:: SHORT PROBLEM 1 ::
Reproduce verbatim the part of the listing below that opens with its first line and closes with the line containing "left=608, top=386, right=629, bottom=395", including both of those lines.

:: DOCUMENT ::
☆ ☆ ☆ ☆ ☆ ☆ ☆

Could you please point me to a paragraph in the Income Tax act ... I didn't even know this existed  :Stick Out Tongue:

----------


## Dave A

> Could you please point me to a paragraph in the Income Tax act


A quick "lecture" on Acts, regulations and notices...

Acts can only be made and amended by parliament, a major song and dance. 

Regulations can be promulgated by the Minister empowered to make regulations in terms of the relevant Act, and need only be signed by the Minister and published in the Government Gazette to become law.

Notices can be made and published in the Government Gazette by pretty much anyone empowered and/or required to do so in terms of the relevant Act and/or regulation.

Accordingly, Acts tend to deal with the "big picture" as they are not easily amended, and will normally empower an authority to make regulations and/or make notices (deal with the detail) appropriate to the execution of the purpose of the Act.

Rather than us having to read the Government Gazette and keep track of all the legislative action, SARS publishes guides which takes into account all this action and pretty much tell us how to keep our end. These guides are normally updated annually and this page from SARS seems to be the latest collection on PAYE.

----------


## Dave A

> In my opinion i would say you fall under standard employment rules and normal tax tables should be used and no tax should be deducted.


...provided that this criterium is met, I'd think



> the employee (including scholars and students) is required to work for less than 22 hours a week and the employee furnishes a written declaration that he / she will not render services to any other employer, for the period that such employment is held, such employment is regarded as standard employment.

☆ ☆ ☆ ☆ ☆ ☆ ☆

:: SHORT PROBLEM 2 ::
Continue the forum thread above on PAYE and standard employment, beginning immediately after its final sentence.

:: DATASET CONTENT ::
☆ ☆ ☆ ☆ ☆ ☆ ☆

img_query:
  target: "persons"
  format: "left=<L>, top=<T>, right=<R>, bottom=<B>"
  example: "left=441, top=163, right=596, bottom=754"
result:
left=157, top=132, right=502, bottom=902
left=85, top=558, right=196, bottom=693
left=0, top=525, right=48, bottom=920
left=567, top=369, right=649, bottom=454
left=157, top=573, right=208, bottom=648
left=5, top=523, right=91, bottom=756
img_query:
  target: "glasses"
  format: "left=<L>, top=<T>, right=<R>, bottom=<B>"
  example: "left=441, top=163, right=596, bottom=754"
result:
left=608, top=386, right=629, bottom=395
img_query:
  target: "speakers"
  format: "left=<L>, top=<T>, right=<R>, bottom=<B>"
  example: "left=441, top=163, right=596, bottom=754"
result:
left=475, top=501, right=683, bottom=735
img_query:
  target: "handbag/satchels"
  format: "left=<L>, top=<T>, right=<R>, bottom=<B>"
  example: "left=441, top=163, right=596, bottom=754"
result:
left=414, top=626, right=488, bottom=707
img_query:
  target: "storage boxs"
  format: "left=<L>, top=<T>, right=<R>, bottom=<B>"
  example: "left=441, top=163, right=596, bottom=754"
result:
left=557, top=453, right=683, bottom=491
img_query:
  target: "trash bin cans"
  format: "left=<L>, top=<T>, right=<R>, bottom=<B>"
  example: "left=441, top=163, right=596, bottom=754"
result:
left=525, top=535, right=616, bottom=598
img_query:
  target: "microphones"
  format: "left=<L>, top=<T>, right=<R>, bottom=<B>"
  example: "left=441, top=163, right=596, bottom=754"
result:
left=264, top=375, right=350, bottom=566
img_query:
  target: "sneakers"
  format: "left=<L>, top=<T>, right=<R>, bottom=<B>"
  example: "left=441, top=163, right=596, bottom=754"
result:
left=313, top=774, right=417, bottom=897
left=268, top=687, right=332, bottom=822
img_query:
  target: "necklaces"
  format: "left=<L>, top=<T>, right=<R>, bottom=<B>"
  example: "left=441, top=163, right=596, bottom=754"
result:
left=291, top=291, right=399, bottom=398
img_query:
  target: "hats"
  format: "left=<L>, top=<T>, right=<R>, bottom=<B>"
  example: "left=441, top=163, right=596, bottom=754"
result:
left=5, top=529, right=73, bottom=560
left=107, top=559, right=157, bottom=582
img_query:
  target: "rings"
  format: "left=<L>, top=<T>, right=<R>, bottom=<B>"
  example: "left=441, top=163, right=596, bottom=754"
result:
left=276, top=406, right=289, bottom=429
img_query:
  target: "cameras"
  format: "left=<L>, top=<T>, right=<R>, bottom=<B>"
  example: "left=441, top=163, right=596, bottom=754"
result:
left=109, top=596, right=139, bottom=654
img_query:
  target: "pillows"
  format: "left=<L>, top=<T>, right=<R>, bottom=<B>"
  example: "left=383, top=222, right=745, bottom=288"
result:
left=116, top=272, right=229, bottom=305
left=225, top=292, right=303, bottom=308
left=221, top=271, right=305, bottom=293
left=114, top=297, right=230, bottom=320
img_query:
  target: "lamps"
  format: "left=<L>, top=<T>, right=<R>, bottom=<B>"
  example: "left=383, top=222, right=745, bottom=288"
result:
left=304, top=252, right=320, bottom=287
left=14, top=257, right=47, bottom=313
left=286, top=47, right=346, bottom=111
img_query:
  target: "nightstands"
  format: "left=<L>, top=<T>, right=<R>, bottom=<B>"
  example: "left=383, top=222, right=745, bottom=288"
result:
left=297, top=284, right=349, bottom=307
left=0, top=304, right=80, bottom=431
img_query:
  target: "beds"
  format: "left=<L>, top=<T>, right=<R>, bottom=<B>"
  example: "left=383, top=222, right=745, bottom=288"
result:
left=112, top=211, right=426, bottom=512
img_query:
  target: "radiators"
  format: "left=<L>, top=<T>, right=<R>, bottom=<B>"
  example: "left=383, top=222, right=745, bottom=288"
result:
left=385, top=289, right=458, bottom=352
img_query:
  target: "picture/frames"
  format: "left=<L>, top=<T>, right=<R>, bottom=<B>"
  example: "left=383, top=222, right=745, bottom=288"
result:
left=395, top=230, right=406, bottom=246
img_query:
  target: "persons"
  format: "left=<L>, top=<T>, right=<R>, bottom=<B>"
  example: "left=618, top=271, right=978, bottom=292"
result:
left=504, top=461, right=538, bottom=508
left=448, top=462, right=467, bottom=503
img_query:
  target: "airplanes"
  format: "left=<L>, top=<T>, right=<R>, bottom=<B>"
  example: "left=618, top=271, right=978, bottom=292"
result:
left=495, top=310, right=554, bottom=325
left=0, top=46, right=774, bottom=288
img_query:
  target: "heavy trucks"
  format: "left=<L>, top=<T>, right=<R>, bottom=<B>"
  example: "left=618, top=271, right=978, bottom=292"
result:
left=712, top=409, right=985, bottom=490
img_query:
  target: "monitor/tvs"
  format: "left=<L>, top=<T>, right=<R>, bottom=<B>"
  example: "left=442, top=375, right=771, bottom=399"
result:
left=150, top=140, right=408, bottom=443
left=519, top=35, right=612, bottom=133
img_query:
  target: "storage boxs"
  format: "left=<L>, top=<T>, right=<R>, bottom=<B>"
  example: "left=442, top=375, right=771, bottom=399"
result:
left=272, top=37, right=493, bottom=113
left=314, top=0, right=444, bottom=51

☆ ☆ ☆ ☆ ☆ ☆ ☆

:: EXERCISE RESULT 1 ::
img_query:
  target: "persons"
  format: "left=<L>, top=<T>, right=<R>, bottom=<B>"
  example: "left=441, top=163, right=596, bottom=754"
result:
left=157, top=132, right=502, bottom=902
left=85, top=558, right=196, bottom=693
left=0, top=525, right=48, bottom=920
left=567, top=369, right=649, bottom=454
left=157, top=573, right=208, bottom=648
left=5, top=523, right=91, bottom=756
img_query:
  target: "glasses"
  format: "left=<L>, top=<T>, right=<R>, bottom=<B>"
  example: "left=441, top=163, right=596, bottom=754"
result:
left=608, top=386, right=629, bottom=395

:: EXERCISE RESULT 2 ::
*Without* the declaration and based on an income of R640.00 per day, the employer would have to deduct the non-standard employment deduction.

----------


## Dave U

Hi zoedubruyn

Dave A hit the nail on the head when he mentioned the written declaration.  All you need to do is supply your employer with a written declaration that you do not and will not render services to another employer during the period you are employed.  They will then be forced to deduct tax using the tax tables, which in your case will result in no tax being deducted.  You can also point them to section 11B (1) of the fourth schedule of the income tax act, point (b) under the definition of standard employment.

You should file a tax return at the end of the tax year to get the 25% already deducted back from SARS.

----------


## geraldenek

> Could you please point me to a paragraph in the Income Tax act ... I didn't even know this existed


you can just have a look on the sars website for studens/scholars.  it is prescribed in the guide for employers in respect of employee's tax

----------

eitai2001 (13-Apr-10)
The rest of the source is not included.